SOURCE EXTRACT:

▼▼▼

Clean text is the key ingredient for a good looking ebook that works the way it’s supposed to. Over the course of doing a LOT of ebooks (seems like a thousand this week alone, heh) I’ve come up with a little check list to take me through the steps.

  • CHECK: Copy the file
  • CHECK: Tag special formatting–italics, underlining, bolding
  • CHECK: Scan for special styling–quotes, song lyrics, poetry, letters, etc.–tag those instances

Tagging. Because I use several different programs when working on one project, I’ve come up with tags that transfer from program to program without giving search functions fits. It doesn’t matter what tags you use as long as they are easy to find and don’t contain any characters that cause program meltdowns.

  • CHECK: Kill any tabs (I do this in Word because it’s so easy–one global search for ^t and a global replace with nothing. All done.)
  • CHECK: Turn ‘soft’ returns into ‘hard’ returns. Soft returns do funny things when copy/pasted back and forth. Easier to deal with them now. (UPDATE: It was pointed out that I didn’t explain how to do this. Oops. In Word, it is very easy. Search for ^l (lower case L) and do a global replace with ^p.)

▲▲▲

AIM: In the ebook formatting checklist, what does the author search for in Word to convert soft returns into hard returns, and what is it replaced with?

Portion of a data file:

▼▼▼

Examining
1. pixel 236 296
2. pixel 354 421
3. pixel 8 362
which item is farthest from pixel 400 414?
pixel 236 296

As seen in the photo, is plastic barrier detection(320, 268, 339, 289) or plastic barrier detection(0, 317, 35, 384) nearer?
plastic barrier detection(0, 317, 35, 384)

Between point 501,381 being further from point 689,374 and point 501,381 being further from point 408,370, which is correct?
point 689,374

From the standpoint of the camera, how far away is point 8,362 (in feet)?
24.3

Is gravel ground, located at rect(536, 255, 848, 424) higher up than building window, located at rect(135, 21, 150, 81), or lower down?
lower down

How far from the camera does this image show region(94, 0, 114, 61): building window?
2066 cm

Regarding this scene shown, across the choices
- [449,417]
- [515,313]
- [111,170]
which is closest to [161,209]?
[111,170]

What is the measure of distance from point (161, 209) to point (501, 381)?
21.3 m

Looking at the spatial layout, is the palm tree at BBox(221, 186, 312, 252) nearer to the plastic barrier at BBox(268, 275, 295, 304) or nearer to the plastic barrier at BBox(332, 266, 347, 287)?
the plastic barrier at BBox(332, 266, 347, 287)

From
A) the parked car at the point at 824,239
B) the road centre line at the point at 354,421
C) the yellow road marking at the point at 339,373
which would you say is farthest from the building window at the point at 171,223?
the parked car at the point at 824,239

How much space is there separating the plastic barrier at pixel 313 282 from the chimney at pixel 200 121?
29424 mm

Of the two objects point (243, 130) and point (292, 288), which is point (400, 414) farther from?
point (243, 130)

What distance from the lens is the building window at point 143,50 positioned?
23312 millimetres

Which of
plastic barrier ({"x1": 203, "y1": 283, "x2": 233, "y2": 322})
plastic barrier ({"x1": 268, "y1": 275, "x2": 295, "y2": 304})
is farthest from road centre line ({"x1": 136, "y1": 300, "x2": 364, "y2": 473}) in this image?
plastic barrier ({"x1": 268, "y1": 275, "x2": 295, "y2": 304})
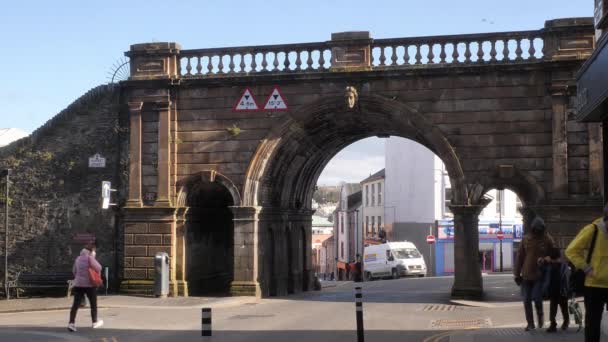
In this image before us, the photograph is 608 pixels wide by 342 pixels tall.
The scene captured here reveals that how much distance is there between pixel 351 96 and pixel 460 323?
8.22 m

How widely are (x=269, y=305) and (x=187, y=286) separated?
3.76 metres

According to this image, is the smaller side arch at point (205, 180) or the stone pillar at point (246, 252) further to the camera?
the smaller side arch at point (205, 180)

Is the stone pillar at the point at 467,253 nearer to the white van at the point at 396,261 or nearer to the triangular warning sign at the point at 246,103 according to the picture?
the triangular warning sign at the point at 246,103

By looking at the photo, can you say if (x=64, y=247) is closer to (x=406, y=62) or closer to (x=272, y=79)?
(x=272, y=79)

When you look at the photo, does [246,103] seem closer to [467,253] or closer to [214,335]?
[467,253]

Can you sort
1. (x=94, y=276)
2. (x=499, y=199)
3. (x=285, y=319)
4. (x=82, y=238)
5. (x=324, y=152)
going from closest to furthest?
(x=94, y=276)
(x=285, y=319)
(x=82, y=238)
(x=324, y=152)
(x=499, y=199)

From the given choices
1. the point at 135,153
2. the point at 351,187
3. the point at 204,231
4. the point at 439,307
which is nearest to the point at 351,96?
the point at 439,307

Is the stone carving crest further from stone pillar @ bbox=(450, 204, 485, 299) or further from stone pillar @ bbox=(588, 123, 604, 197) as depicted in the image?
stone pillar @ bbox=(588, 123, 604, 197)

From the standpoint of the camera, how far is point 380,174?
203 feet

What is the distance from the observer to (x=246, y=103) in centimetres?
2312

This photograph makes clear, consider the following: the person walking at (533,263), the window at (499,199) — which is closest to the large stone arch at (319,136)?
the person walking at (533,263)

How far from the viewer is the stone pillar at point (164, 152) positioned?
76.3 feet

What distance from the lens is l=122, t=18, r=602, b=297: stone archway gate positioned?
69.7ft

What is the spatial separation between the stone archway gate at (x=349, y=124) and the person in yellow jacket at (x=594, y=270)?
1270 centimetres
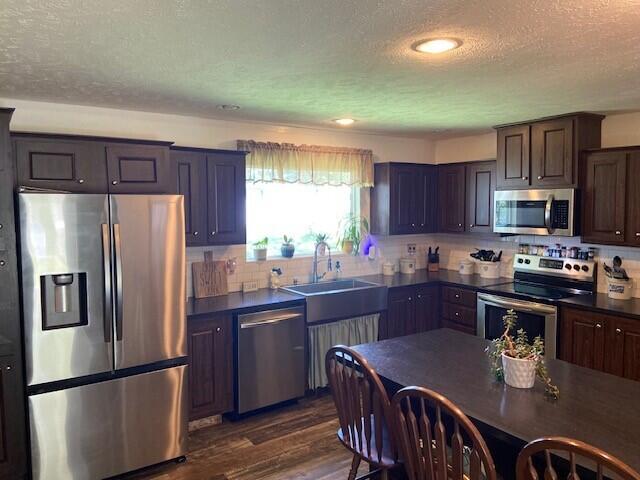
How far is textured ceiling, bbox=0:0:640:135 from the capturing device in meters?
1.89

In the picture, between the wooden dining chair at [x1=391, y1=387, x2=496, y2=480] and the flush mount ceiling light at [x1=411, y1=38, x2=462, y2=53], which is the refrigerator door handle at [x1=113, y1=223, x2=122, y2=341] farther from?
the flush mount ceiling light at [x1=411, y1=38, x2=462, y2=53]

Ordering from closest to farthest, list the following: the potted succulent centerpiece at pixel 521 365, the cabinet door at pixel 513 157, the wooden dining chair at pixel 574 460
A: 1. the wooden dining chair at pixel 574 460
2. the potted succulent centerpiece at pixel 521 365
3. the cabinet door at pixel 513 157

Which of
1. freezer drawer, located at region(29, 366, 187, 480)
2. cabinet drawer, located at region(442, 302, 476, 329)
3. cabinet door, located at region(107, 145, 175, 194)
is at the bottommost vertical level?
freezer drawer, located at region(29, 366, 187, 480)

▲▲▲
▼▼▼

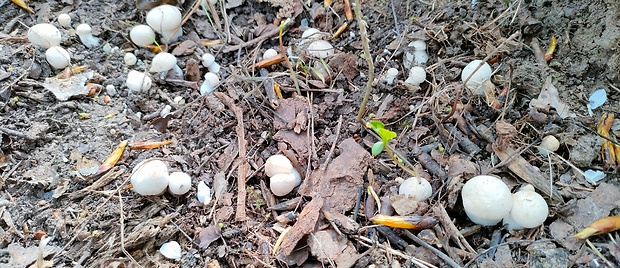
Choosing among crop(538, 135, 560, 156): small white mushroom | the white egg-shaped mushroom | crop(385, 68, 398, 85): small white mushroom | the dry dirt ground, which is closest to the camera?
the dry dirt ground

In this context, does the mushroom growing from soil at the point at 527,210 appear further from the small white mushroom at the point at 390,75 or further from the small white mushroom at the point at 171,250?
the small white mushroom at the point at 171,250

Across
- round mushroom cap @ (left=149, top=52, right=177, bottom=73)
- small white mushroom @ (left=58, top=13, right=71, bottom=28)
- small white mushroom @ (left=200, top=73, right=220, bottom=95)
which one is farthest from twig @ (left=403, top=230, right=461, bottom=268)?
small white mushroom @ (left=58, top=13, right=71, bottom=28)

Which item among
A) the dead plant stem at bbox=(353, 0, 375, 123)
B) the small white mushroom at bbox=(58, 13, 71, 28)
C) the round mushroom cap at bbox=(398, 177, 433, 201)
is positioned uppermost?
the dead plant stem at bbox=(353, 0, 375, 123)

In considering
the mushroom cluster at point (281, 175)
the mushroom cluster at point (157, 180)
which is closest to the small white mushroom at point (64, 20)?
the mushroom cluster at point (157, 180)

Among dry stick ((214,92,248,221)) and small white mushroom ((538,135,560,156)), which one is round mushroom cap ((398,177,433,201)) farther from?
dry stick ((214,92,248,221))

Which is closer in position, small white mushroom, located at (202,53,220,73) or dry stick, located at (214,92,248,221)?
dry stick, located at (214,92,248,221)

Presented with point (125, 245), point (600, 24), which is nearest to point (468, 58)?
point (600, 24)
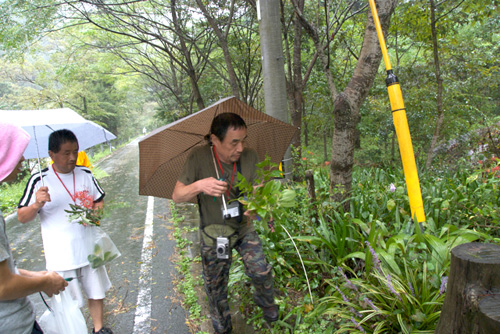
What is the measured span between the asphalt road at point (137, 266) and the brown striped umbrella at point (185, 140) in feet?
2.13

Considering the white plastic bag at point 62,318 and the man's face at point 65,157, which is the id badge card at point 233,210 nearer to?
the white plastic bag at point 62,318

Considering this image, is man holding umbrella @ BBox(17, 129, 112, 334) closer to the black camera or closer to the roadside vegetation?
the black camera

▲▲▲

FINAL ANSWER: The author searches for ^l (lower case L) and does a global replace with ^p.